**ARTICLE:**
2

I'm trying to generate timestamps using Azure S2T in C#. I've tried the following resources:

How to get Word Level Timestamps using Azure Speech to Text and the Python SDK?

How to generate timestamps in speech recognition?

The second has been the most helpful, but I'm still getting errors. My code is:

using System;
using System.Threading.Tasks;
using Microsoft.CognitiveServices.Speech;
using Microsoft.CognitiveServices.Speech.Audio;

namespace NEST
{
internal class NewBaseType
{
    static async Task Main(string[] args)

    {
        // Creates an instance of a speech config with specified subscription key and region.
        // Replace with your own subscription key and service region (e.g., "westus").
        var config = SpeechConfig.FromSubscription("subscriptionkey", "region");

        // Generates timestamps
        config.OutputFormat = OutputFormat.Detailed;
        config.RequestWordLevelTimestamps = true;   

        //calls the audio file
        using (var audioInput = AudioConfig.FromWavFileInput("C:/Users/MichaelSchwartz/source/repos/AI-102-Process-Speech-master/transcribe_speech_to_text/media/Zoom_audio.wav"))

        // Creates a speech recognizer from microphone.
        using (var recognizer = new SpeechRecognizer(config, audioInput))
        {
            // Subscribes to events.
            recognizer.Recognizing += (s, e) =>
            {
                Console.WriteLine($"RECOGNIZING: Text={e.Result.Text}");
            };

            recognizer.Recognized += (s, e) =>
            {
                var result = e.Result;
                Console.WriteLine($"Reason: {result.Reason.ToString()}");
                if (result.Reason == ResultReason.RecognizedSpeech)
                {
                    Console.WriteLine($"Final result: Text: {result.Text}.");
                }
            };

            recognizer.Canceled += (s, e) =>
            {
                Console.WriteLine($"\n    Canceled. Reason: {e.Reason.ToString()}, CanceledReason: {e.Reason}");
            };

            recognizer.SessionStarted += (s, e) =>
            {
                Console.WriteLine("\n    Session started event.");
            };

            recognizer.SessionStopped += (s, e) =>
            {
                Console.WriteLine("\n    Session stopped event.");
            };

            // Starts continuous recognition.

[Excerpts of spatial question data]
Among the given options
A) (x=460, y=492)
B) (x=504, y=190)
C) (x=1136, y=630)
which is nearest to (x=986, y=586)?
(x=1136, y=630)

---

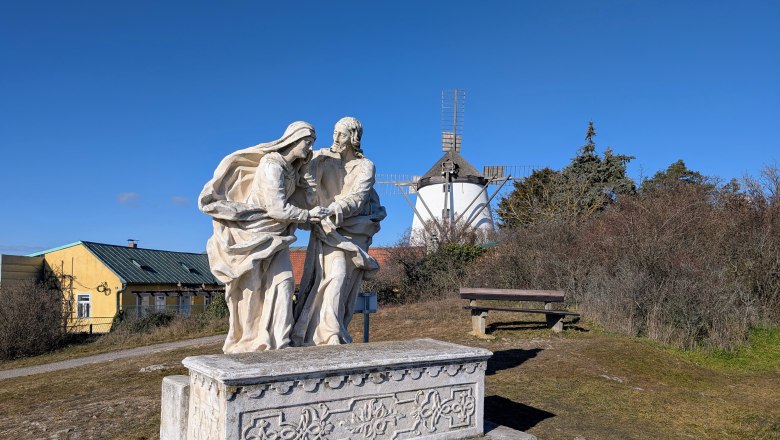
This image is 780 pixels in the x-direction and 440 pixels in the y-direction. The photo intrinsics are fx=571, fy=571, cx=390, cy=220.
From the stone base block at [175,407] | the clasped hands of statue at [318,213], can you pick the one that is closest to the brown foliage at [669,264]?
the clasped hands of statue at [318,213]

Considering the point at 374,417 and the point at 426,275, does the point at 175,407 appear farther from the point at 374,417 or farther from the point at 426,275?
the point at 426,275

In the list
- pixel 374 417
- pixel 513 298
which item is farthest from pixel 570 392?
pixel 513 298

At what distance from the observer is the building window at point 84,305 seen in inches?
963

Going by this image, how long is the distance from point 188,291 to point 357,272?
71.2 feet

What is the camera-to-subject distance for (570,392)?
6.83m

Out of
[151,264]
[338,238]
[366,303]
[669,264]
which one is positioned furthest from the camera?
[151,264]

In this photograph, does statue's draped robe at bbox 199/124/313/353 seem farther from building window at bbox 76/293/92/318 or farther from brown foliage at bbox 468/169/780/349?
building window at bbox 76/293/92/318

**CHALLENGE 1:**
In the Azure speech-to-text post, which two config settings does the code use to generate timestamps?
**CHALLENGE 2:**
Pick up the Azure speech-to-text post after its last line and continue it.
These items were taken from a separate source.

**FINAL RESULT 1:**
It sets `config.OutputFormat` to `OutputFormat.Detailed` and `config.RequestWordLevelTimestamps` to `true`.

**FINAL RESULT 2:**
            // Uses StopContinuousRecognitionAsync() to stop recognition.
            await recognizer.StartContinuousRecognitionAsync().ConfigureAwait(false);

            do
            {
                Console.WriteLine("Press Enter to stop");
            } while (Console.ReadKey().Key != ConsoleKey.Enter);

            var json = result.Properties.GetProperty(PropertyId.SpeechServiceResponse_JsonResult);
            Console.WriteLine(json);

            // Stops recognition.
            await recognizer.StopContinuousRecognitionAsync().ConfigureAwait(false);
        }
    }
}

}

The errors returned are:

Cannot assign to 'RequestWordLevelTimestamps' because it is a 'method group' [NEST]

The name 'result' does not exist in the current context [NEST]

How do I resolve these errors?

1 Answers1

2

You should use

config.RequestWordLevelTimestamps()

instead of

config.RequestWordLevelTimestamps = true;

RequestWordLevelTimestamps is a method. Reference to the method.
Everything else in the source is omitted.